Redundancy can increase reliability and reduce failures. However, it assumes a model of random wearout. It is not so effective at common-cause or common-mode failures, which may affect all redundant parts equally. Redundancy can also add so much complexity to the system (to coordinate the redundant components) that the complexity causes failures. Certainly, redundant components are more likely to operate spuriously. And redundant components may cause a false sense of security. This was one of the contributing causes to the Challenger accident. Certainly, redundancy has its place, and it can be useful in reducing hardware failures, but what about software?
Claims are made that design redundancy and design diversity can provide the benefits of redundancy to software. The bottom line is that claims that multiple version software will achieve ultra-high reliability levels are not supported by empirical data or theoretical models.

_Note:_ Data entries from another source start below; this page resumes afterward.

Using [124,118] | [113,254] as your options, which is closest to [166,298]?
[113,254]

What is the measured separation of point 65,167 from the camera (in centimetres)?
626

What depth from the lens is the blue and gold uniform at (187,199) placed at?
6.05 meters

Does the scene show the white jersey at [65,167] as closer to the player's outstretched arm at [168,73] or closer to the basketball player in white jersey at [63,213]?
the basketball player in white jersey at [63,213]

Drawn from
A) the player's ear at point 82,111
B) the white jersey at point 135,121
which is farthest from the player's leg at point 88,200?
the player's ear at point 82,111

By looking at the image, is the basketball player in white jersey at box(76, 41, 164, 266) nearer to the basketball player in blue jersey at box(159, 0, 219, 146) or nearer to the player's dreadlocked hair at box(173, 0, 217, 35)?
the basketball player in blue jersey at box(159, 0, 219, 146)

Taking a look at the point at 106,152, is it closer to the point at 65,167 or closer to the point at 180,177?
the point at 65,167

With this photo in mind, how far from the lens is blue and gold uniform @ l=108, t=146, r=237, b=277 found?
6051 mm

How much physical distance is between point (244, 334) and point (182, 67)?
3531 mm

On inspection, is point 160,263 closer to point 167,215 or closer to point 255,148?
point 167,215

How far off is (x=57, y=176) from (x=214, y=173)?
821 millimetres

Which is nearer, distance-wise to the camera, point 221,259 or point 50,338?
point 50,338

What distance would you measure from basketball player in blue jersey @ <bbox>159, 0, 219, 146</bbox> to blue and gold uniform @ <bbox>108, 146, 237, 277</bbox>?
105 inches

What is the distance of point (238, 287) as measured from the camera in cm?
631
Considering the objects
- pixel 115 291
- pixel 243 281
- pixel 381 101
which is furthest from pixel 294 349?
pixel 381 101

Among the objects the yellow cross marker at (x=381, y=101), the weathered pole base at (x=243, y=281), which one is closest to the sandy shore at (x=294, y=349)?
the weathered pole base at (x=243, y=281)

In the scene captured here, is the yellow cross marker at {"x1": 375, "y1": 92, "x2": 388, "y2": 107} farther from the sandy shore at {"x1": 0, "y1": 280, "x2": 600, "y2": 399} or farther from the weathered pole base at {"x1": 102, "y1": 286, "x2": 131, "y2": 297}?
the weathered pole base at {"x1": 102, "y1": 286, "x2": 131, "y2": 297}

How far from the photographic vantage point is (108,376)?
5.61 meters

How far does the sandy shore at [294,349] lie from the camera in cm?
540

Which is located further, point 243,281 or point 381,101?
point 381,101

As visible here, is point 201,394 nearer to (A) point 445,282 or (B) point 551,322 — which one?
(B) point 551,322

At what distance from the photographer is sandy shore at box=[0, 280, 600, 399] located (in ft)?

Schemes have been proposed for standby spared and for concurrent use of multiple devices with a voting scheme to resolve differences. Identical designs may be used or intentionally diverse ones. But diversity must be carefully planned to reduce dependencies. These dependencies may be reintroduced in maintenance, testing, and repair. In the end, redundancy is most effective against random failures, not design errors.
Software suffers from design errors, not random failures. Data redundancy allows for detecting errors in data using schemes such as parity bits, checksums, message sequence numbers, and duplicate pointers or other structural information. Algorithmic redundancy involves multiple versions voting on results. Of course, these versions must be guaranteed to meet the same requirements using difficult to write acceptance tests.

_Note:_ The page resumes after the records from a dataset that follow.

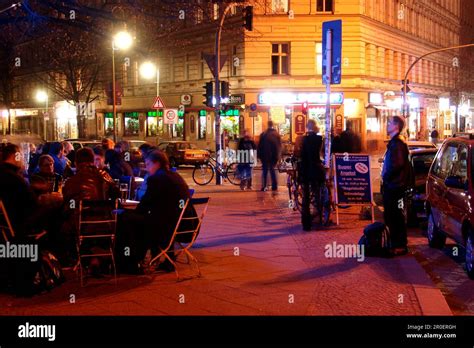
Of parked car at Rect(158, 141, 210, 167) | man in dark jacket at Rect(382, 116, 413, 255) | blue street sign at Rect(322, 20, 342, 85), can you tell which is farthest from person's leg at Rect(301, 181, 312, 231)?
parked car at Rect(158, 141, 210, 167)

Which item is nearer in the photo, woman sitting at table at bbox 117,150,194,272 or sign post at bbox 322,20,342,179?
woman sitting at table at bbox 117,150,194,272

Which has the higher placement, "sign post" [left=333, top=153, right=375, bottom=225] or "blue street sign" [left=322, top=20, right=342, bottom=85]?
"blue street sign" [left=322, top=20, right=342, bottom=85]

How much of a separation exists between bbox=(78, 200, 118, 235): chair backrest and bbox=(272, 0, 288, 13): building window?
36294 mm

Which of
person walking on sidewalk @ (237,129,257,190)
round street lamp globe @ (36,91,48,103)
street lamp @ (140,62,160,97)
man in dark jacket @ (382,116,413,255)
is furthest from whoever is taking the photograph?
round street lamp globe @ (36,91,48,103)

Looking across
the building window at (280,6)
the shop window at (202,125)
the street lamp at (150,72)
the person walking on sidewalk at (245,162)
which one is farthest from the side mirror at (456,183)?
the street lamp at (150,72)

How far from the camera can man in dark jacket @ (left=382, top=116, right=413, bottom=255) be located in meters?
9.90

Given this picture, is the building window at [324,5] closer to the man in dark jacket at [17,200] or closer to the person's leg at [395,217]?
the person's leg at [395,217]

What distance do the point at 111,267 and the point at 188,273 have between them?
0.99 metres

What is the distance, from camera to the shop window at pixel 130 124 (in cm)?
5250

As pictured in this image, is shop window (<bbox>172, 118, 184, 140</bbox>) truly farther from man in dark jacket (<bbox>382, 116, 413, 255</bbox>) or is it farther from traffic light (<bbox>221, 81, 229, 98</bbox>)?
man in dark jacket (<bbox>382, 116, 413, 255</bbox>)

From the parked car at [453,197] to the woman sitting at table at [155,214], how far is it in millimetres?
3591

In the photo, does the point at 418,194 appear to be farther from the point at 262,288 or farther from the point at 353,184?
the point at 262,288

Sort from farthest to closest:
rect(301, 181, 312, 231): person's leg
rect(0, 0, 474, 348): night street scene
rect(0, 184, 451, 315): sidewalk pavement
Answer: rect(301, 181, 312, 231): person's leg, rect(0, 184, 451, 315): sidewalk pavement, rect(0, 0, 474, 348): night street scene
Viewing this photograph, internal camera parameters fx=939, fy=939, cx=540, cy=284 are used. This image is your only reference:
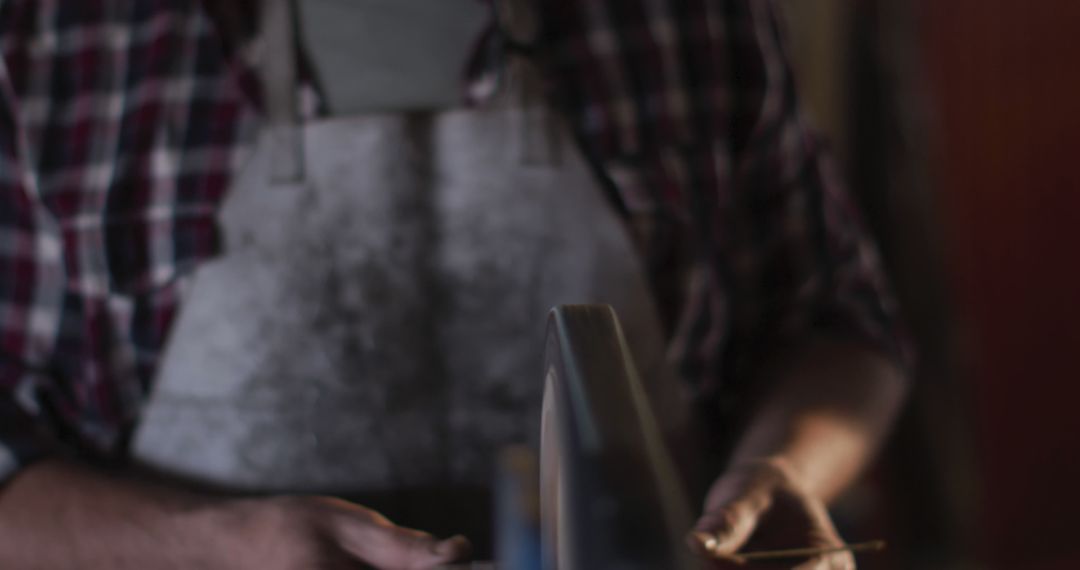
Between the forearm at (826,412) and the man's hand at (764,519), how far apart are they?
0.26 ft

Multi (or N) version programming assumes that the probability of correlated failures is very low for independently developed software. It assumes that software errors occur at random and are unrelated. Even small probabilities of correlated failures cause a substantial reduction in expected reliability gains. Professor Nancy Leveson and John Knight conducted a series of experiments to examine failure independence in N-version programming, embedded assertions versus N-version programming, and fault tolerance versus fault elimination.
The failure independence experiment collected 27 programs written from one requirements specification. Graduate students and seniors from two universities wrote the programs. The evaluation of these programs simulated a production environment, using 1,000,000 input cases. Each of the programs, taken individually, was of high quality. The results of the experiment rejected the independence hypothesis. Analysis of reliability gains must include the effect of dependent errors. Statistically correlated failures result from the nature of the application and the "hard" cases in the input space.

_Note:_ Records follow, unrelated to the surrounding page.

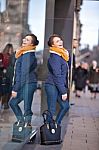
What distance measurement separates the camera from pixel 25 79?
6.55 m

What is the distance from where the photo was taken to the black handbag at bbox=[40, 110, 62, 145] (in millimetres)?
6945

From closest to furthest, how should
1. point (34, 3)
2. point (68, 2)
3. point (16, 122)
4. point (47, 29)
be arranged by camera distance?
1. point (16, 122)
2. point (34, 3)
3. point (47, 29)
4. point (68, 2)

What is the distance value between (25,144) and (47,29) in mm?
4051

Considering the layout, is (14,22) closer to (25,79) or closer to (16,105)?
(25,79)

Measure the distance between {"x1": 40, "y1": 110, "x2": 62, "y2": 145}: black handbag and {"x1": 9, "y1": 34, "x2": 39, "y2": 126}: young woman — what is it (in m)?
0.25

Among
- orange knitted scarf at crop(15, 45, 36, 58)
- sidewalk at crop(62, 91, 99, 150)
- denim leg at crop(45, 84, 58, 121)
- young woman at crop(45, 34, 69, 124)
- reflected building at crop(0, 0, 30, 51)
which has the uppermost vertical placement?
reflected building at crop(0, 0, 30, 51)

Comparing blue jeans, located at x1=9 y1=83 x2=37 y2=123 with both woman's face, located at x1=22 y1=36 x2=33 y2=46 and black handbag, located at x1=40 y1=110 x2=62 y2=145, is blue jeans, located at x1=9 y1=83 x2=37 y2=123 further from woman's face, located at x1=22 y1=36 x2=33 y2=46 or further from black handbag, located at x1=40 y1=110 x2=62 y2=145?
woman's face, located at x1=22 y1=36 x2=33 y2=46

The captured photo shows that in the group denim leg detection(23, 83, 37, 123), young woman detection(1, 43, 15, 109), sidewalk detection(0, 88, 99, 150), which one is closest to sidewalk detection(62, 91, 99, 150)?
sidewalk detection(0, 88, 99, 150)

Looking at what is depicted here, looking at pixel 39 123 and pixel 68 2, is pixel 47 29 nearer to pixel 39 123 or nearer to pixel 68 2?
pixel 68 2

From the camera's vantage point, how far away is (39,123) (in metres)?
7.71

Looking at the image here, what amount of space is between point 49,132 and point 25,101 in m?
0.66

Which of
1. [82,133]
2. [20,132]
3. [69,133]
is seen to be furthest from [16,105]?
[82,133]

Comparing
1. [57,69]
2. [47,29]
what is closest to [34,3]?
[57,69]

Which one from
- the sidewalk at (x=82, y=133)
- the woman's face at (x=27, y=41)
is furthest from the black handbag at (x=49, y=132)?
the woman's face at (x=27, y=41)
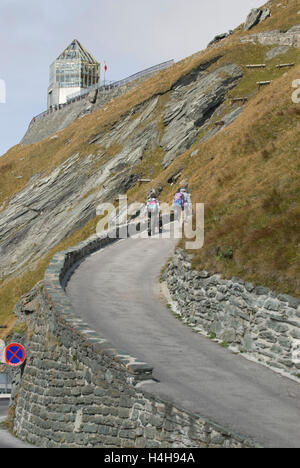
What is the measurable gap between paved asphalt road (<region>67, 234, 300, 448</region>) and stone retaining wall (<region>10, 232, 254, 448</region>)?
0.36 meters

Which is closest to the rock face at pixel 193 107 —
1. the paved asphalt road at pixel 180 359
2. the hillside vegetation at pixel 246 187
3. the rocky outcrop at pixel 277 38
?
the hillside vegetation at pixel 246 187

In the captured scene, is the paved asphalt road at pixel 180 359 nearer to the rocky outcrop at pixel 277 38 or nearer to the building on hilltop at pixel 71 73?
the rocky outcrop at pixel 277 38

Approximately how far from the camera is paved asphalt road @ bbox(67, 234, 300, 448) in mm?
9375

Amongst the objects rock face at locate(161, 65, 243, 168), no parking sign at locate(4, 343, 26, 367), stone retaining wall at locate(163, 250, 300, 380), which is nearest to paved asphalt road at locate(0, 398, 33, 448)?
no parking sign at locate(4, 343, 26, 367)

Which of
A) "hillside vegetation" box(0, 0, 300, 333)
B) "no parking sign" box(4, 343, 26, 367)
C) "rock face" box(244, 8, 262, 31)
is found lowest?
"no parking sign" box(4, 343, 26, 367)

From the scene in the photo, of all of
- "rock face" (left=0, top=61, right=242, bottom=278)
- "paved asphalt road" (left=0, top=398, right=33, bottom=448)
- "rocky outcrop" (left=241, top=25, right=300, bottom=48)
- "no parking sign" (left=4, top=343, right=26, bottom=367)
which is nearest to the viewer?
"paved asphalt road" (left=0, top=398, right=33, bottom=448)

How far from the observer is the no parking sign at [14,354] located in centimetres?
1642

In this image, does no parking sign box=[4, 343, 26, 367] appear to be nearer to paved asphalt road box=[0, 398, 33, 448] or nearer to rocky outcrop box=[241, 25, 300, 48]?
paved asphalt road box=[0, 398, 33, 448]

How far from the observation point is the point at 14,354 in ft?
54.6

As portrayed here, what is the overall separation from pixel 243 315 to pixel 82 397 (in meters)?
4.41

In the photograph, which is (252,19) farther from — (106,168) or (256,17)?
(106,168)

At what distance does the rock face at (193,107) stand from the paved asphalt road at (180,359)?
2355 cm

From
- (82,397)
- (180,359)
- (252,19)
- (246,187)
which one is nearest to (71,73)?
(252,19)
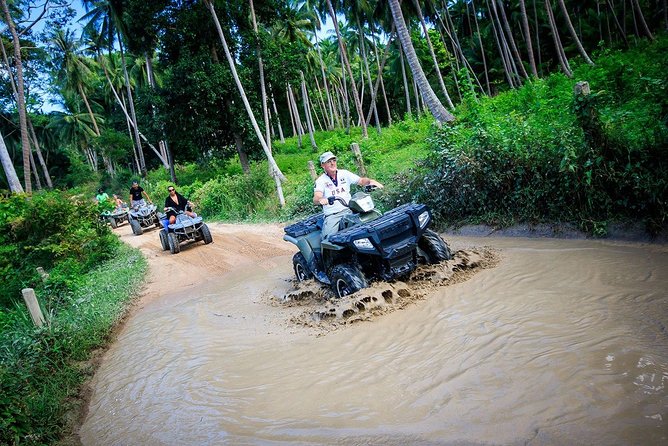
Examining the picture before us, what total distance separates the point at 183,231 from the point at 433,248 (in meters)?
7.78

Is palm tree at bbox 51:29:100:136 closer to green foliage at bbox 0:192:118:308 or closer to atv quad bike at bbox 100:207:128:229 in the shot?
atv quad bike at bbox 100:207:128:229

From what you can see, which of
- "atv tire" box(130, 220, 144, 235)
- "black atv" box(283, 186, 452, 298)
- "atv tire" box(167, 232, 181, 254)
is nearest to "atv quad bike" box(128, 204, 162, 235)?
"atv tire" box(130, 220, 144, 235)

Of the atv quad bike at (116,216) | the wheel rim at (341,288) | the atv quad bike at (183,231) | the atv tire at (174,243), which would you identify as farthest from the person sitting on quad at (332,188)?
the atv quad bike at (116,216)

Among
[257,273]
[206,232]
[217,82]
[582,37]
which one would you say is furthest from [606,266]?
[582,37]

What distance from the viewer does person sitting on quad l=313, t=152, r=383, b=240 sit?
5758 mm

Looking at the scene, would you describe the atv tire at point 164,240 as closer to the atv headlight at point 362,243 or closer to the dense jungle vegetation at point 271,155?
the dense jungle vegetation at point 271,155

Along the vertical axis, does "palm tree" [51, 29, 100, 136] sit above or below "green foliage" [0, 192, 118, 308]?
above

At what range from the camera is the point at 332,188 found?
5961 millimetres

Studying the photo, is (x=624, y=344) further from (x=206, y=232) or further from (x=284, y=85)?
(x=284, y=85)

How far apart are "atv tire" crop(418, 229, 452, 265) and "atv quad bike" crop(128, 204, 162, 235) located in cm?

This should make intuitive sense. The unusual corner cases in input that are hard for one designer are likely to be hard for another. For example, imagine a program that takes the coordinates of three points and finds the three angles of the triangle formed by those points. It should seem likely that more designers will have errors in handling the case where all three points lie on one line or are even at the same coordinates. Harder input cases are harder for all designers, so errors are not likely to be randomly distributed around the program.
Furthermore, the programs with correlated failures were structurally and algorithmically very different. The conclusion is that correlations are due to the fact that the problem was the same, not due to the tools used or languages used or even algorithms used.
Multi-version programming also suffers from the consistent comparison problem. The consistent comparison problem arises from the use of finite-precision real numbers (rounding errors). Correct versions may arrive at completely different correct outputs and thus be unable to reach a consensus even when none of the components "fail". This may cause failures that would not have occurred with single versions. In general, there is no practical solution to the problem.
Another experiment was performed regarding self-checking software. This experiment used the launch interceptor programs (LIP) from the N-version programming study. 24 graduate students from UCI and UVA were employed to instrument 8 programs (chosen randomly from the subset of 27 in which error were found). The students were provided identical training materials. In a first round, students wrote checks based solely on the specification for the software, then the participants were given a program to instrument. The students were allowed to make any number or type of check. The students treated this as a competition among themselves to see who could detect the most errors. The data collected is shown below; more errors were added in relation to the self-checking than were found.
Another hope for multi-version programming was that fault tolerance could replace fault elimination. The hope was that if several versions of a program are running and voting on results, one need not eliminate defects from the software. For any given input sequence, the majority of the versions of the software should still vote for the correct answer. Thus, expensive testing and fault elimination processes can be removed from the organization. Experimentation does not support this hypothesis.
Fault tolerance has been compared to fault elimination, including techniques such as run-time assertions (self-checks), multi-version voting, functional testing augmented with structural testing, code reading by stepwise abstraction, and static data-flow analysis. The problem used in the experiment was a combat simulation problem (from TRW). The programmers employed in the experiment were separate from the teams that detected faults in the software. Eight versions were produced with 2 person teams. The number of modules varied from 28 to 75, and the number of lines of code from 1200 to 2400. The experimenters tried to hold the resources constant for each technique.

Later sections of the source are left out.